同じような系統では、22-20sLittle Barrie, The White Stripesなどが挙げられると思うが、その中でも彼らはフォーキーで乾いた曲が印象的だ。そして、何よりもソング・ライティングのセンスが光る。先に挙げたアーティストはライブで100%、120%の力を発揮するが、音源という限られたスペースでは少し物足りなさを感じる。しかし、BRMCにはメロディーだけでリスナーをノらせるメロディー・メイカーとしての一面がある。

今回の『Howl』でもっともその能力を感じたのは[12]の”Sympathetic Noose”。スチール弦をカッティングする音に丸いベースが絡み、そこに気だるく甘い色気のあるヴォーカルがのる。ゆったりと歩くような早さで”雲のベッド”へと導いてくれる。そうこの曲のサビの部分は、雲でできたベッドに揺られているような感覚を与えてくれる。フワフワと徐々に上昇していくような、目を閉じて力を抜くと一瞬夢の世界かと錯覚するような、そういう浮遊感がある。

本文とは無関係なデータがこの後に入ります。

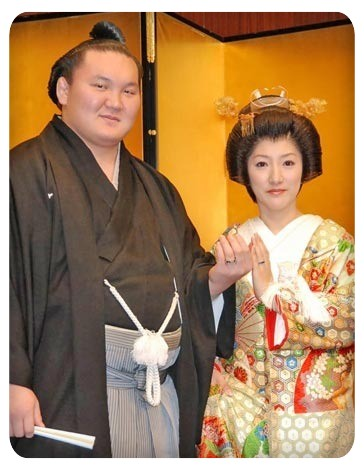 Image result for 横綱白鵬 和田紗代子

その一番の原因は、サビの部分にだけ挿入されているオルタネイト・ピッキングによるギター(たぶん)の昇って行くようなメロディーによるところが大きいだろう。ドリーミーな部分はキーボードとヴォーカルの声が担っていて、その二つが合わさると”雲のベッド”と感じるのかも知れない。

MySpace.comで試聴できる二曲だけしか聴いていなかったので少し驚いたのだが、アッパーな曲はこの二つと5曲目の”Still Suspicion Holds you Tight”くらいで、基本的には穏やかな曲がメインなのだ。それは、この三枚目のアルバム制作中にドラマーのニック・ジャーゴが一時的に脱退しており、その間に書いたアコースティックな曲が多くを占めているからかもしれない。

それと、前のアルバム『Take Them On, On Your Own』から今回の作品の間にメンバーの離脱、レコード会社(Vergin)との決別というヘビーな状況を経験し、抜け出したことによって再出発、ルーツ・ミュージックへの回帰という気持ちが強く表れた結果なのかもしれない。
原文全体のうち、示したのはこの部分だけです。